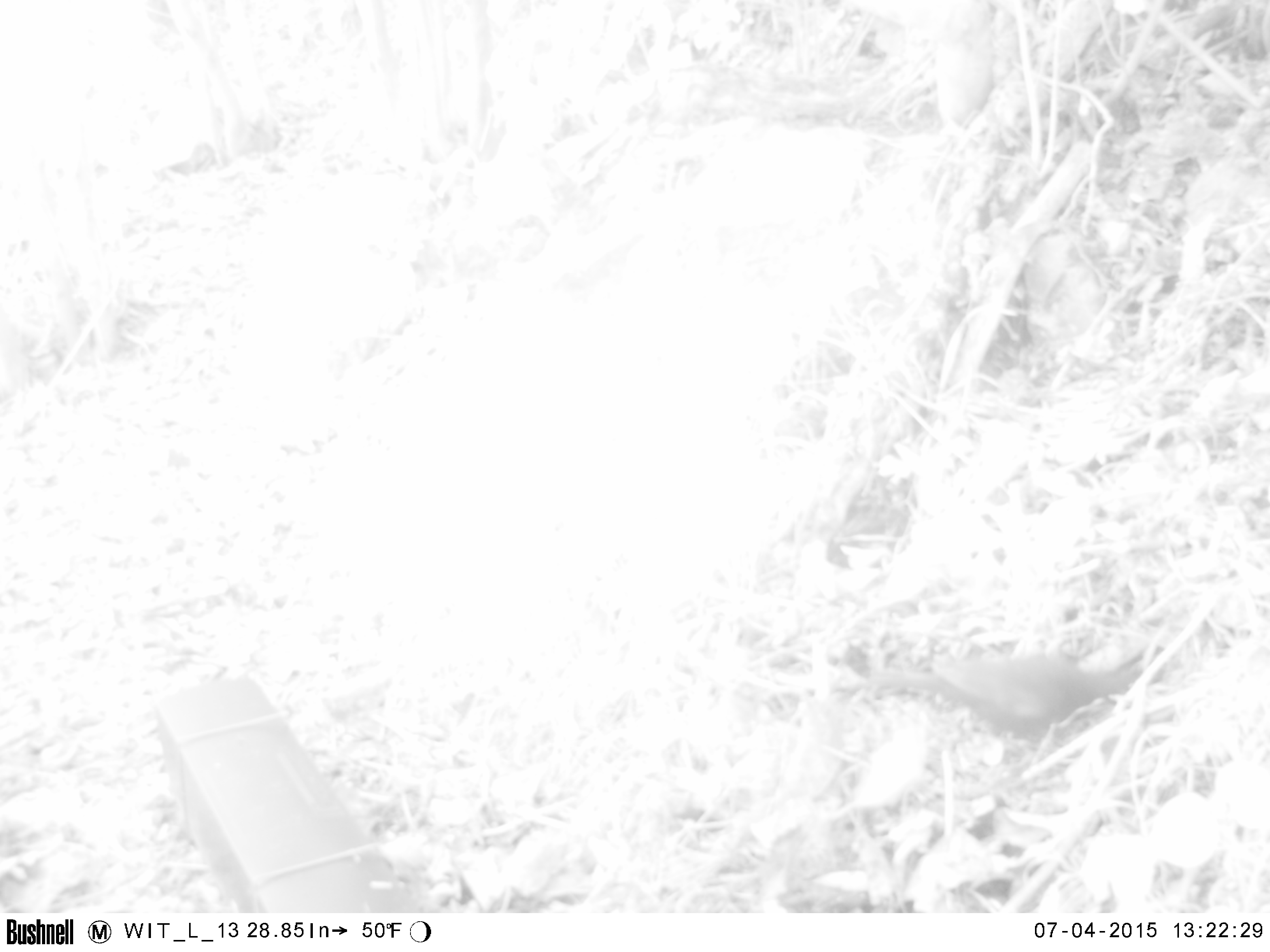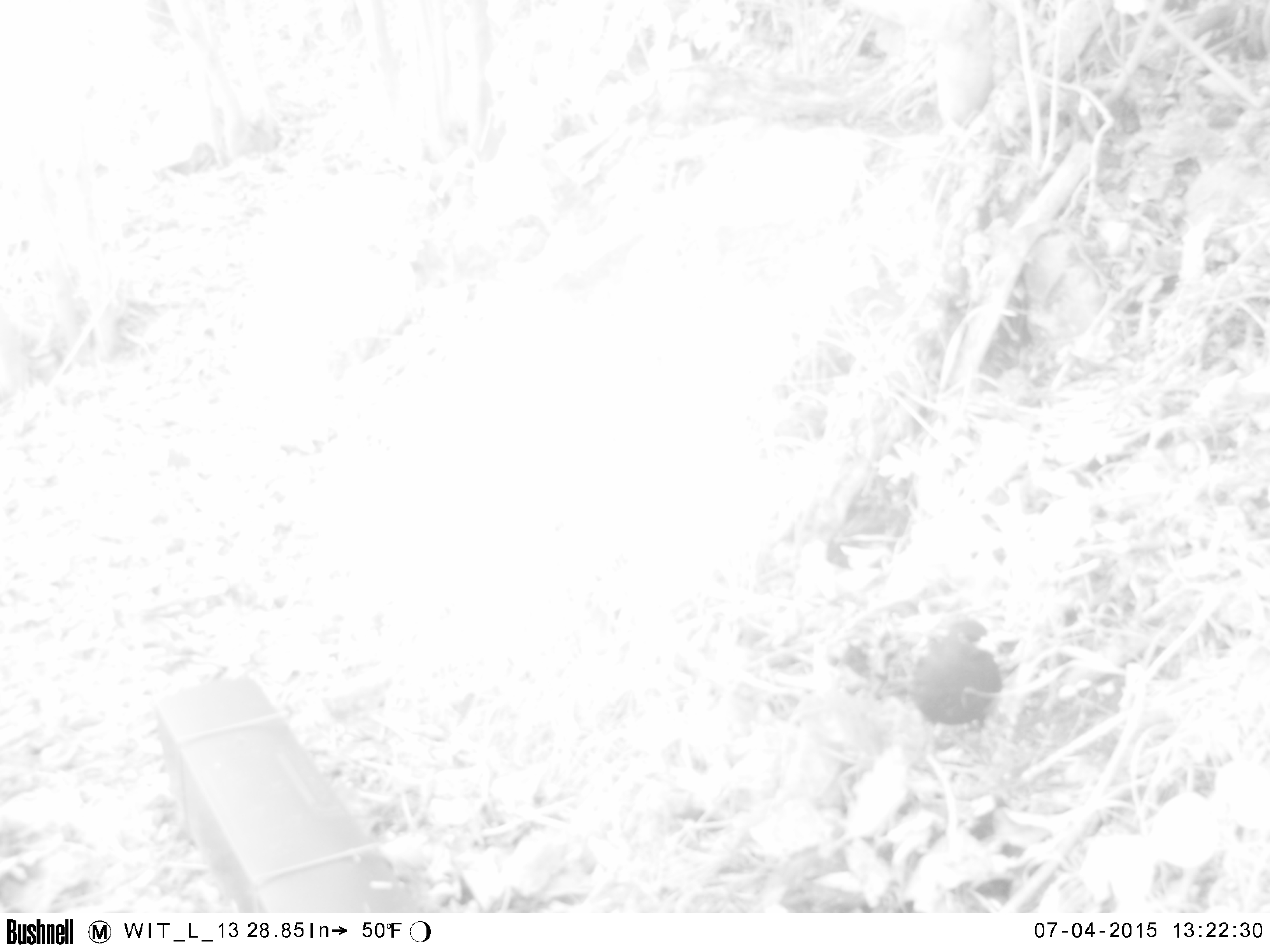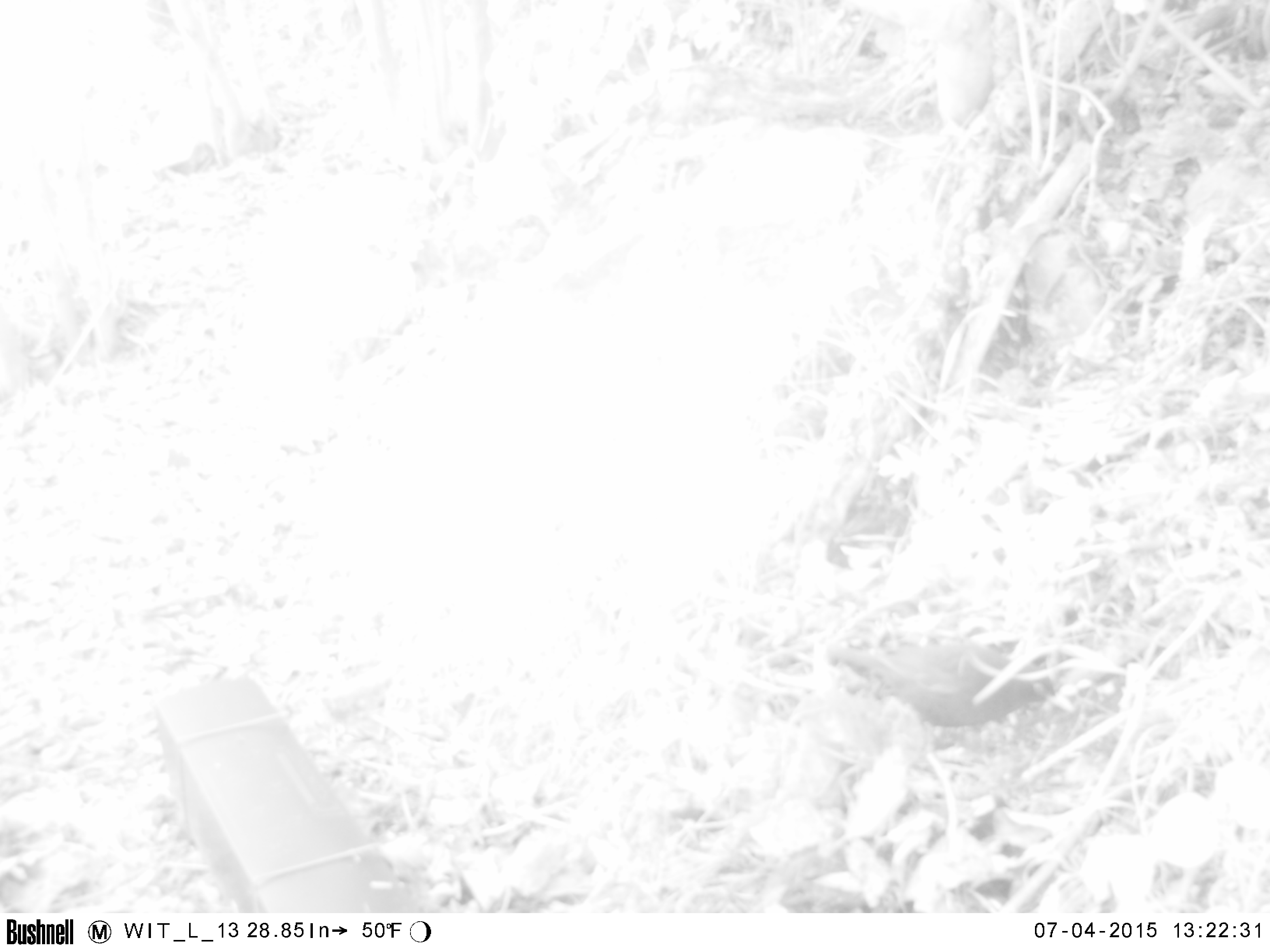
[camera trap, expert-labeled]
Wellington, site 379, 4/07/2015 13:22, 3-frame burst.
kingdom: Animalia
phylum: Chordata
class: Aves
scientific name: Aves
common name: bird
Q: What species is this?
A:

*TASK BRIEF:*
Print the listing exactly, minus its pictures.

*TASK RESULT:*
[camera trap, expert-labeled]
Wellington, site 379, 4/07/2015 13:22, 3-frame burst.
kingdom: Animalia
phylum: Chordata
class: Aves
scientific name: Aves
common name: bird
Q: What species is this?
A:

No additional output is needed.